Part B Insider (Multispecialty) Coding Alert

DIAGNOSIS CODING:

When Can V Codes Stand Alone?

How long after you remove a tumor can it serve as the primary diagnosis for follow-up visits? Days or years?

Coders disagree over whether they should code for the original diagnosis that caused the surgery, or just the aftercare codes that represent the follow-up visits. Jennifer Schmutz with Salt Lake City-based Neurosurgical Associates argues that the aftercare codes alone should be sufficient.

But Jennifer Darling, owner of BBC Medical Management Services in Frisco, Texas, and lead biller for the Dallas-based Center for Oncology Research & Treatment, insists that coders must often include the original diagnosis that caused the surgery as well as the new V codes.

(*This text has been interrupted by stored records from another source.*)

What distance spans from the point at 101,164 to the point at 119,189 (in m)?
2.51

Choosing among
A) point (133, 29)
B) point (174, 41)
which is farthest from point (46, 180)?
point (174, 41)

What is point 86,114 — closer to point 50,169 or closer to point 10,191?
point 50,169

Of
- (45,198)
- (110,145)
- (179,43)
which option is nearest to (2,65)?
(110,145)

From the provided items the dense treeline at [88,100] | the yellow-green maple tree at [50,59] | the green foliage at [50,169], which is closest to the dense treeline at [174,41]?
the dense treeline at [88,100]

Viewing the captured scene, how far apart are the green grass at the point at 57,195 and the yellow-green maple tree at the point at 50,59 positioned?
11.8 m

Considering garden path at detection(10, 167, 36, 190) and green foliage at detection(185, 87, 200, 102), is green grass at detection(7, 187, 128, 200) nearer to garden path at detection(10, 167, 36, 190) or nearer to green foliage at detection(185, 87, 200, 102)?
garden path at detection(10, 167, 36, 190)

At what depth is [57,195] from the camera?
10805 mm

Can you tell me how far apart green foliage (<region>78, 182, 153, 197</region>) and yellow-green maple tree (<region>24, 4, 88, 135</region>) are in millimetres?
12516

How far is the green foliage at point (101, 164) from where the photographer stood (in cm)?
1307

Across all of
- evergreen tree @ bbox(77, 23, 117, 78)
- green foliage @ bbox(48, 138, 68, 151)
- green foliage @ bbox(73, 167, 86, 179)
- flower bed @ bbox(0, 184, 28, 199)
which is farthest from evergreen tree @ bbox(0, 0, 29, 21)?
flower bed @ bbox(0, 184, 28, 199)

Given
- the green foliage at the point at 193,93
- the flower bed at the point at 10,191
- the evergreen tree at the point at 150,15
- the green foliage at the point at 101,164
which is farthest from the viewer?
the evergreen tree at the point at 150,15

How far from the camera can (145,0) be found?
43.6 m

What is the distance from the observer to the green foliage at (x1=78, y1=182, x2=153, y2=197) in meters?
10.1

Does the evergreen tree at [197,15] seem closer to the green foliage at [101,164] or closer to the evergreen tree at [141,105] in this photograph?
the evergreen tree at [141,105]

Under Medicare, you can bill some V codes as the primary diagnosis, but you should know Medicare's rules for your specialty, Darling insists. And some drugs may not be covered with some diagnoses, so it's important to consult your carrier's local medical review policies to see how they address V codes. You should also know which procedures have 10-day global periods and which have 90-day periods.

In the case of a patient who had a brain tumor removed, Darling would continue to code for a brain tumor even after the surgery. If the patient's main reason for seeing the doctor concerns the now-absent tumor, it should remain the primary diagnosis for follow-up visits.

Some diagnoses have mandated or suggested time limits for how long you can continue to code them while a patient remains disease-free, Darling says. For example, you can code breast cancer as the primary diagnosis for five years for patients who are in remission and show no signs of cancer. Those patients may be following up with their oncologists because they remain on Tamoxifen.

After five cancer-free years, you could give these patients a "personal history of" code to show the cancer lurking in their past.

There are two other ways to handle the situation, Darling says. One is to send the patient back to his or her primary-care physician for routine follow-up visits and ask the PCP to forward documentation back to the specialist to follow it as well. The specialist can write a discharge note or summary of the patient's care and request that the PCP follow up.

The other alternative is to have the patient sign an advance beneficiary notice agreeing to cover the costs of the follow-up care if Medicare decides to deny the claims.